+++ Input rows +++

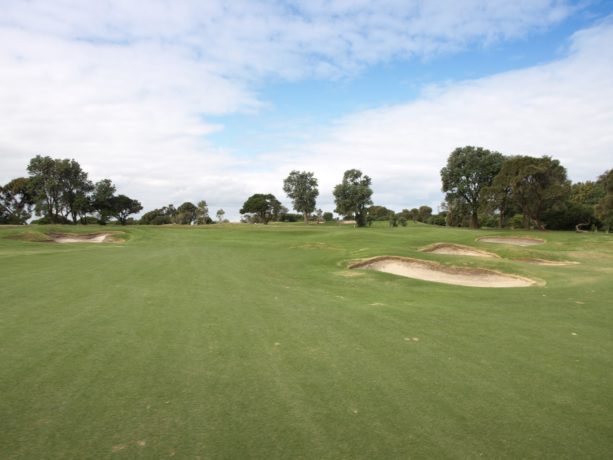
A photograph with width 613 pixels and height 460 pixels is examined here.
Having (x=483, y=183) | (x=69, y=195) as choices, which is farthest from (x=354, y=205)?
(x=69, y=195)

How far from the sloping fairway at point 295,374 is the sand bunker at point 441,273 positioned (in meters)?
5.64

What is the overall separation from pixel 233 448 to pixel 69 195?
280ft

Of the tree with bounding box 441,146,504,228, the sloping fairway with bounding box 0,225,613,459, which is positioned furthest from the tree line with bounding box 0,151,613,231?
the sloping fairway with bounding box 0,225,613,459

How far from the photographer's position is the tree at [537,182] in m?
47.1

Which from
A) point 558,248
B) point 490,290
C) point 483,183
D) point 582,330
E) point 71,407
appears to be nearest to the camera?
point 71,407

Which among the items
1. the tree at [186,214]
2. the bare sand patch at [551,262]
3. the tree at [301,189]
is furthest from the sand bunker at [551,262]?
the tree at [186,214]

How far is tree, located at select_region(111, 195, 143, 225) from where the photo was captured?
285ft

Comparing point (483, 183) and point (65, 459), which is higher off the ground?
point (483, 183)

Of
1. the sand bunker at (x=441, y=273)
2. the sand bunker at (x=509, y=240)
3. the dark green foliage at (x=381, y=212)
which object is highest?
the dark green foliage at (x=381, y=212)

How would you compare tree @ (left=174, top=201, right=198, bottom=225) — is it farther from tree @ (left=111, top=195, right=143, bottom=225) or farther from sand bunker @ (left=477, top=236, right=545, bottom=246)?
sand bunker @ (left=477, top=236, right=545, bottom=246)

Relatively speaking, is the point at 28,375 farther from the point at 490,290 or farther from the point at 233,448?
the point at 490,290

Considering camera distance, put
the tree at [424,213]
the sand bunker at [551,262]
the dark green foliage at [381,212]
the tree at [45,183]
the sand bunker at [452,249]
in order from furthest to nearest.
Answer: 1. the tree at [424,213]
2. the dark green foliage at [381,212]
3. the tree at [45,183]
4. the sand bunker at [452,249]
5. the sand bunker at [551,262]

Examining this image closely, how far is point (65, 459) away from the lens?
147 inches

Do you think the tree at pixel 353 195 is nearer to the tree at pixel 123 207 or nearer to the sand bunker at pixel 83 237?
the sand bunker at pixel 83 237
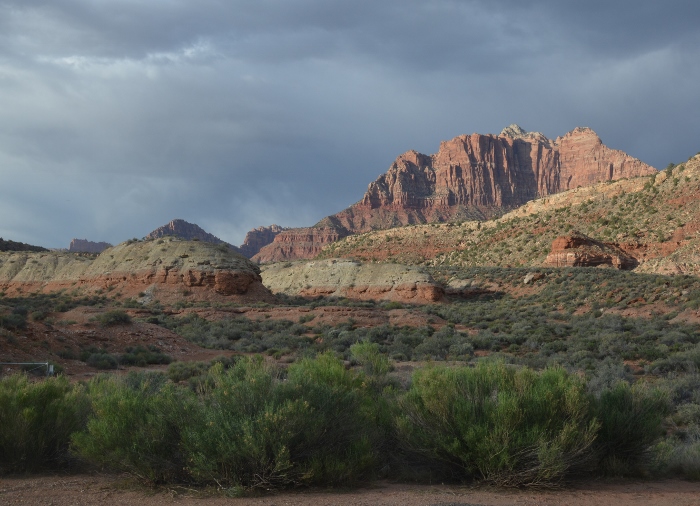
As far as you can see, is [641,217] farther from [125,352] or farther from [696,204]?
[125,352]

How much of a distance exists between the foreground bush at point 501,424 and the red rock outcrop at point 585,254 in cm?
5620

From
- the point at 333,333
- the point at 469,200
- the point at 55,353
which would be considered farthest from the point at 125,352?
the point at 469,200

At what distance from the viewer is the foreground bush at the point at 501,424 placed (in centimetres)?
754

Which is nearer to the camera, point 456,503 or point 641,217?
point 456,503

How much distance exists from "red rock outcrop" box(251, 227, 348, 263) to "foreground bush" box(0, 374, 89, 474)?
15166cm

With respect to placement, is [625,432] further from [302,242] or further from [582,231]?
[302,242]

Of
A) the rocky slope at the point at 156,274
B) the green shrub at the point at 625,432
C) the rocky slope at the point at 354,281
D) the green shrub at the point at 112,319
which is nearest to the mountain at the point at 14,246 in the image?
the rocky slope at the point at 156,274

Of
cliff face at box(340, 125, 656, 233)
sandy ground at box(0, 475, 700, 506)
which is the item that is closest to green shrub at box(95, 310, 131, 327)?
sandy ground at box(0, 475, 700, 506)

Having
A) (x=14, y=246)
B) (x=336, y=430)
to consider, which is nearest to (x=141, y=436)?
(x=336, y=430)

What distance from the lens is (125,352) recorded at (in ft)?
78.7

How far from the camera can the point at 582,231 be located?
71.4 m

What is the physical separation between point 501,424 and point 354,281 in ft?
163

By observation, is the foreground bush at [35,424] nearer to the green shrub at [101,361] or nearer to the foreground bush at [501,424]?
the foreground bush at [501,424]

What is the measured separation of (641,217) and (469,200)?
115m
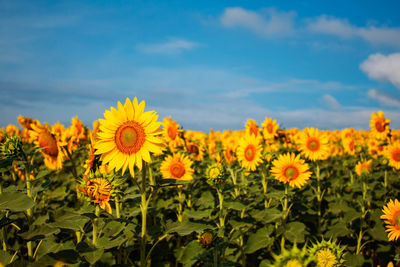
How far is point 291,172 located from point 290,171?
0.06 ft

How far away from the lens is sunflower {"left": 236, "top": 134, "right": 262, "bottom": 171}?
5.07m

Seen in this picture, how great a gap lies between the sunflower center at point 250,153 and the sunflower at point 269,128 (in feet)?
4.63

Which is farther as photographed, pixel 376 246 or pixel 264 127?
pixel 264 127

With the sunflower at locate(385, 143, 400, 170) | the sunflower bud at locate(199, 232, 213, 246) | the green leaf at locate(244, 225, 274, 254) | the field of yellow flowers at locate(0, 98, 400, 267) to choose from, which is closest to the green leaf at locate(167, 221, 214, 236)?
the field of yellow flowers at locate(0, 98, 400, 267)

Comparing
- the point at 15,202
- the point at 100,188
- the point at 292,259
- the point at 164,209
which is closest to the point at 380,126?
the point at 164,209

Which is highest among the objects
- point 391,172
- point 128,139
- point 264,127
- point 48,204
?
point 264,127

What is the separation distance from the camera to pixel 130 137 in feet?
8.29

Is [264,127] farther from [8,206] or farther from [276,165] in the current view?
[8,206]

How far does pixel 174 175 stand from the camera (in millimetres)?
4711

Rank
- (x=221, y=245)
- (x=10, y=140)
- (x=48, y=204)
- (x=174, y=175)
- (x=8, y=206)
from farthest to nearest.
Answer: (x=48, y=204), (x=174, y=175), (x=10, y=140), (x=221, y=245), (x=8, y=206)

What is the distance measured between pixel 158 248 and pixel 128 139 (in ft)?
7.07

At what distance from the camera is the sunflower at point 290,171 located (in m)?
4.25

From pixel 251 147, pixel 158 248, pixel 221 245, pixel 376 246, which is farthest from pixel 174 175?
pixel 376 246

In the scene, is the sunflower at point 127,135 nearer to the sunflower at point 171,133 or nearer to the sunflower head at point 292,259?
the sunflower head at point 292,259
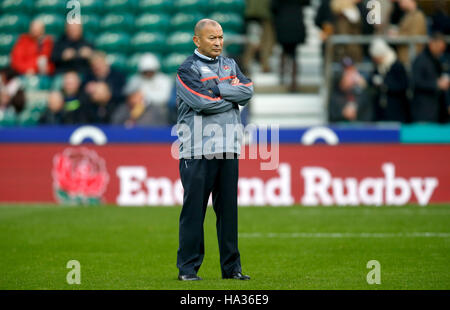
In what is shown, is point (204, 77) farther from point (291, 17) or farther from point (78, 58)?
point (78, 58)

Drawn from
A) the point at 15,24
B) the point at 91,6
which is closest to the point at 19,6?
the point at 15,24

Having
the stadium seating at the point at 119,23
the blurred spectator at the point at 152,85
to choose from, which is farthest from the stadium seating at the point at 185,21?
the blurred spectator at the point at 152,85

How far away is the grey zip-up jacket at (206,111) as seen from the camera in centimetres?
804

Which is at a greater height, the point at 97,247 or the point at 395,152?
the point at 395,152

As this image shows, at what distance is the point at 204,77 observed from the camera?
819 cm

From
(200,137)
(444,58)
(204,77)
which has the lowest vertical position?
(200,137)

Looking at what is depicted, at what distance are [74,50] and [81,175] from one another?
419 centimetres

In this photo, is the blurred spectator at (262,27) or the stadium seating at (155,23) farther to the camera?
the stadium seating at (155,23)

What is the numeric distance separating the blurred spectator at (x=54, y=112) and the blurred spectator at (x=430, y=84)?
6963mm

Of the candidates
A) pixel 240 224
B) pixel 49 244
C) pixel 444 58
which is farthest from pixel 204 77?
pixel 444 58

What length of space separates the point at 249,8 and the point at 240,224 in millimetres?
7305

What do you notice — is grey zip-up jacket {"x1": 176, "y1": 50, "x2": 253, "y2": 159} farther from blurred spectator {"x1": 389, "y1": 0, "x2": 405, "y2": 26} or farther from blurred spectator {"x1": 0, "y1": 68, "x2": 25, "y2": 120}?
blurred spectator {"x1": 0, "y1": 68, "x2": 25, "y2": 120}

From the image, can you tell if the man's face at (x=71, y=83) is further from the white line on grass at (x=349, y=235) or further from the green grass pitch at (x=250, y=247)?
the white line on grass at (x=349, y=235)

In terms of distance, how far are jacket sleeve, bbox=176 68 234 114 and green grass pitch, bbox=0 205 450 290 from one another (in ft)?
5.10
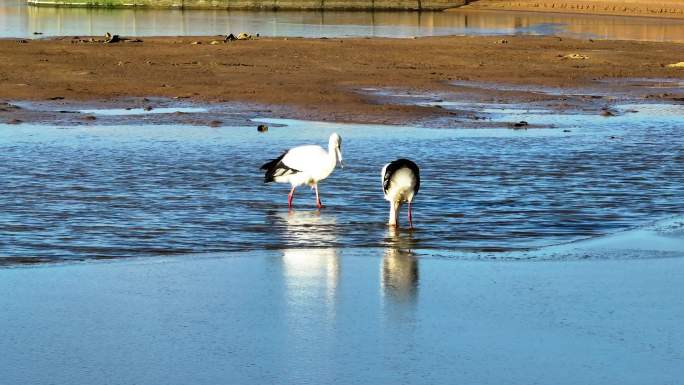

+++

## Task
Pull out every line in the data above that contains the string "nearest". Case counts.

## Result of the task
appears to be nearest to the camera?
in order from furthest to nearest.
which is nearest to the mountain at the point at 14,246 in the image?
to consider, which is nearest to (x=141, y=436)?
from farthest to nearest.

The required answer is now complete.